To probe dancing injuries, Smith and J.T. Ptacek, an associate professor of psychology at Bucknell University, and Elizabeth Patterson, a retired ballet dancer and former UW undergraduate student, studied 46 members of the Pacific Northwest Ballet Company in Seattle. The dancers, 31 women and 15 men, were recruited 11 weeks into the season, after they had had enough time to experience work-related life events and become involved in the ballet company’s social network. On average, the dancers were slightly over 26 years of age. None of the dancers was injured when the study began. Injuries were then tracked for eight months, the remainder of the company’s season.
The dancers also filled out several questionnaires that measured positive and negative life events, support available from a dancer’s social network and a performance anxiety scale that measured fears about performing poorly. In an earlier published paper from this study, the researchers found that high levels of life stress and low social support were predictors of injuries among dancers.
The new study focuses on anxiety as a factor in performance injuries. Anxiety has physical and cognitive components, according to Smith. Physical anxiety includes such things as muscle tension, butterflies in the stomach, hyperventilating or a pounding heart. Cognitive anxiety is broken into two categories: a loss or lack of focus and worrying.
“There are several theories about which factors predict injuries. One is that if you are performing while physically tense you are more likely to be injured,” said Smith. “Another is that if your mind is not on the task at hand, if you are worried or not focused, it is easier to get hurt.
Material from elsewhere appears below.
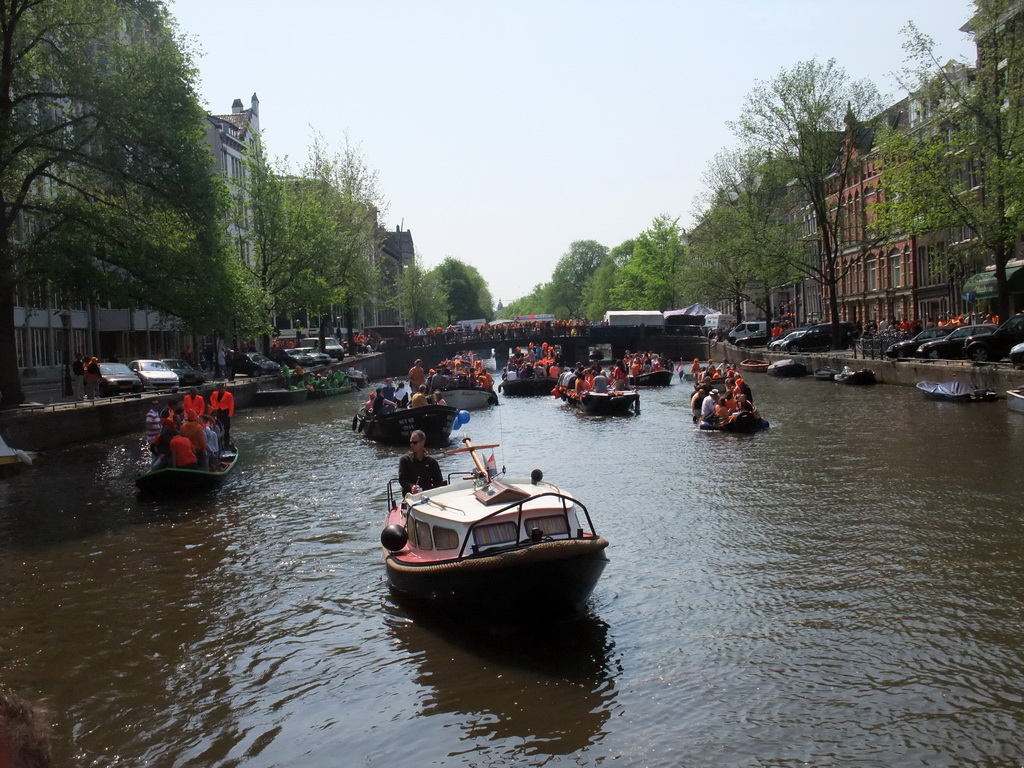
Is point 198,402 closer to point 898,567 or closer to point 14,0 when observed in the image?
point 14,0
We found that it is a combination of all three factors – loss or lack of focus, worrying and physical anxiety – that puts dancers at risk for being hurt.”
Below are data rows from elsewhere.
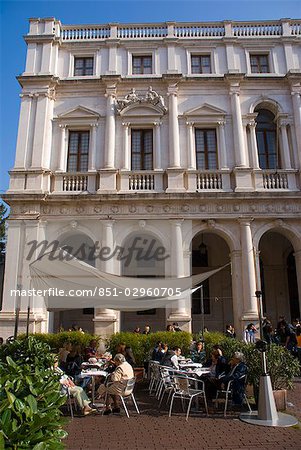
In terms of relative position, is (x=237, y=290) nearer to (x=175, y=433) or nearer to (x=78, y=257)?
(x=78, y=257)

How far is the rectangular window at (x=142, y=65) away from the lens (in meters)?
21.2

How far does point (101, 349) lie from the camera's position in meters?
15.6

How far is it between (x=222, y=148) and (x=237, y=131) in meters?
1.17

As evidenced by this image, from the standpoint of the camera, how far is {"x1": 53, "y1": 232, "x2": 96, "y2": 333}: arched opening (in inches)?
733

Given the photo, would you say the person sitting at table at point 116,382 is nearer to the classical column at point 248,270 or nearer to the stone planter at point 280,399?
the stone planter at point 280,399

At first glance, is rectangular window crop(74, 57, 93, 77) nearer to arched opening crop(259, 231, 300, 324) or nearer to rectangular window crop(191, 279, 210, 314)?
arched opening crop(259, 231, 300, 324)

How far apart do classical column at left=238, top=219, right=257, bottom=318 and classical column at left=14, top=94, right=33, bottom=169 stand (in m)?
11.4

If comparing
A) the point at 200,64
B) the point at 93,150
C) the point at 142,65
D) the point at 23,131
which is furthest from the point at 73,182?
the point at 200,64

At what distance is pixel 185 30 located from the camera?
21734mm

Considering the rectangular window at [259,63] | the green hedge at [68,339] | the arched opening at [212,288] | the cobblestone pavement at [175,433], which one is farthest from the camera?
the rectangular window at [259,63]

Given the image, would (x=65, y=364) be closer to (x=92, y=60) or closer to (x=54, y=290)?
(x=54, y=290)

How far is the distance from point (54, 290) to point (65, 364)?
4.62 m

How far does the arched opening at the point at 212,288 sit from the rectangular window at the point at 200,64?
928cm

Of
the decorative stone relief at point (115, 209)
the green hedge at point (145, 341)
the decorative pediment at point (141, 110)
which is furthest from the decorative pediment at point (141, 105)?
the green hedge at point (145, 341)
Knowing this, said Smith, opens to door to reducing the number of injuries because dancers at risk can be identified and there are effective stress management programs, including one developed at the University of Washington.
“We have a program that has been used on groups as diverse as businessmen, athletes and students. It teaches coping skills that were originally developed for students with test anxiety and teaches people how to control their bodies and minds in ways that reduce stress. It helps people develop coping skills utilized by highly capable people such as Michael Jordan and Tiger Woods,” said Smith.
As for specifically helping ballet dancers, he said it would be useful to teach dancers how to increase levels of social support and to learn coping skills to deal with day-to-day stressors, such as interpersonal conflict and dealing with traffic, that put them at risk for injuries.
The research was funded by the William T. Grant Foundation.